In the first section of the research, the white stoneware WB04256, industrially mined and processed, stabilises the river earthenware through a marbling technique, traditionally applied for decorative aims, and allows to tell and compare two contrasting extractive stories. The objects are thrown on the potter’s wheel, which enables the clay to reveal its personality through a mutual conversation with the maker’s hands. Since potters say that to start understanding the material it is crucial to throw at least one hundred posts, the designer has led one hundred samples of conversations.
The second part, concerning the reuse of asbestos after treatment, develops a series of outdoor and indoor tiles. The river clay is mixed with the asbestos already chemically treated and crushed into powder form. The chemical treatment itself, done in collaboration with the research centre and company Asbetter Acids, reuses waste chemicals from Rotterdam and produces no waste. The treated asbestos gives insulating characteristics and lightness to the clay, opening up new futures for the material and reducing the carbon emissions due to heavy transportation.
On the one hand, the clay from the Maas, being a river-clay, is in continuous formation. The harvesting act allows to clean and regenerate the riverbanks. It promotes care for what gets dispersed in water bodies and then absorbed into the clay, and considerably reduces the pollution otherwise produced by long transportation.
On the other hand, the treatment of asbestos and the reuse as a filler allows it to recoup waste coming from an unwanted stigmatised material and decrease the amount of mined clay. After the treatment, asbestos partly keeps its heat resistance, adding insulating properties and extra lightness to the clay. Asbestos, when merely dumped, stays dangerous in the landscape, causing high maintenance costs, threatening the life of the workers, and preventing the recoup of precious materials from landfills. Moreover, treating and reusing asbestos counteracts illegal dismissals induced by the high removal costs.
Making process
Asbestos-cement is collected by the research centre and company Asbeter Holding, based in Rotterdam. The group studies, collects within the Netherlands, and treats in loco the dangerous material through a cold bath of wasted chemicals, coming from the nearby discharge company.
After having sent to be tested the safety of the by-product through an external and official laboratory for asbestos detection, the treated asbestos is ground and collected by the maker through electric or public transport.
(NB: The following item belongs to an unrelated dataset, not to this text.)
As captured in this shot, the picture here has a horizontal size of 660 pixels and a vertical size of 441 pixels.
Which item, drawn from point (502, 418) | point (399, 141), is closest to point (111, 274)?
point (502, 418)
The designer wedges through a traditional and manual technique the treated material as a grog or chamotte into the river clay from the Maas. The clay is collected through Wetering (North Brabant), a company collaborating with the WUR and gathering clays from rivers without replenishing the river-bed and maintaining the biodiversity of the area they work into. The special chamotte ideally goes up until the 50%, to also diminish the amount of clay in the final objects. After firing, it makes the terracotta tiles lighter and stronger, allowing for a longer life span of the material and diminishing the footprint of the transportation. Additionally, the chamotte of treated asbestos can be easily sieved from the clay to recycle the clay and reuse the grog.
Text submitted by the maker and edited by the Future Materials Bank. For information about reproducing (a part of) this text, please contact the maker.
Ingredients
River clay from the Maas, treated asbestos chamotte (0-2 mm).